I have always been afraid of sirens. For as long as I can remember. I was always convinced that someone I knew was in trouble. And for the longest time I couldn’t figure out why. I was in my early twenties talking to my mom about it when she told me a story about something that had happened when I was little. My mom, brother and I were out one afternoon. I’m not sure how old I was, probably somewhere between 4 and 6. We pulled up to the house as a fire truck was pulling up to our house. Apparently my dad had been drinking by the pool and passed out and none of his friends could wake him up so they called 911. He was fine and spent many more afternoons drinking. Anyway, even though I don’t remember this happening, maybe I internalized the sound of the siren.
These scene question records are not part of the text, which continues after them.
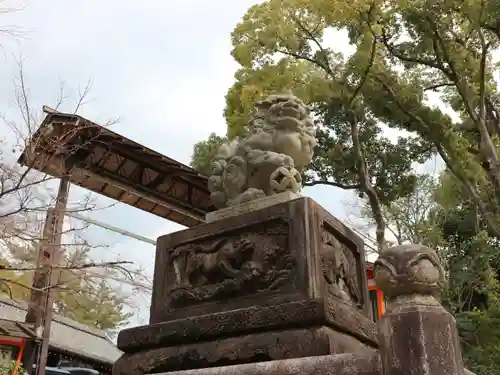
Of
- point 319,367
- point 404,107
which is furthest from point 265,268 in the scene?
point 404,107

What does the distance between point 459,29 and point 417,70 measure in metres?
1.73

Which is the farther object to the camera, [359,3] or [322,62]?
[322,62]

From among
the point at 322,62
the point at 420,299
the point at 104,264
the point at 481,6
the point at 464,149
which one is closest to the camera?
the point at 420,299

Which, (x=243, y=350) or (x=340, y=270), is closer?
(x=243, y=350)

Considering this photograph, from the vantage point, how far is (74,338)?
49.8 feet

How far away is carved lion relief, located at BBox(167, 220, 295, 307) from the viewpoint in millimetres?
3262

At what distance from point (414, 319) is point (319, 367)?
0.51 meters

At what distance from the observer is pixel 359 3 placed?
12.4 meters

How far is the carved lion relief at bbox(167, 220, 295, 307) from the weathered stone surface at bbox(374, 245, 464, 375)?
4.12 feet

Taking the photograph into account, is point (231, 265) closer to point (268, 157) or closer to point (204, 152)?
point (268, 157)

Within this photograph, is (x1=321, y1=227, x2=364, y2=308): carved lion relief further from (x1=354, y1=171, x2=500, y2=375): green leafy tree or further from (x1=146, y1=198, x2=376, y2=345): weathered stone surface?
(x1=354, y1=171, x2=500, y2=375): green leafy tree

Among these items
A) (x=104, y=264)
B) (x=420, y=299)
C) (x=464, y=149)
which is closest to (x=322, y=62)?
(x=464, y=149)

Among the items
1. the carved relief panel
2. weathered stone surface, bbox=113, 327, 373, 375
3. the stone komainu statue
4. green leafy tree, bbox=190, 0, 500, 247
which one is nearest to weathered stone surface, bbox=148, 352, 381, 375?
weathered stone surface, bbox=113, 327, 373, 375

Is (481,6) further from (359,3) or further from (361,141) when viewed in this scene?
(361,141)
It’s a good theory anyway.
But have I always jumped out of bed when a fire truck goes by my house? No… of course not. But in July of this year, as I was leaving for work, a fire truck and ambulance went tearing down the street. My uncle lives a block and a half away so I just took a quick peak down the street. The fire truck did stop down by his place, but it didn’t look like it was right out front of his place. I knew that if it had been for him that his partner or someone else would have called me. So I took a deep breath, calmed down and went to work.
Four hours later I got a call from my mom. Yes, the fire truck and ambulance HAD been for my uncle, but his partner hadn’t bothered to call anyone for hours. She hadn’t even bothered to go to the hospital with him. And then she called my Aunt up in Idaho. What the hell? I was livid. So, long story short, I got up to the hospital, found out what was going on and took care of things. He is ok now. He had gotten dizzy and had fallen down. They weren’t sure at first what had happened, they thought maybe stroke, but as it turned out he had started taking some new medication and it was reacting badly with a different medication he was taking.
But my uncle is old. And he’s not walking so well. His memory is starting to go a bit and I worry about him. And every time I hear those sirens I think, “please don’t let it be him”. It’s really starting to fray my nerves. So instead of sleeping, I am sitting here writing in my blog, hoping that it will help me to calm down enough to go back to sleep.
It was bad enough when the sound of the sirens made me feel anxious. But now I have a real reason to worry when they turn down my street.
So, people of my small town, please don’t have any more emergencies tonight. I need to sleep.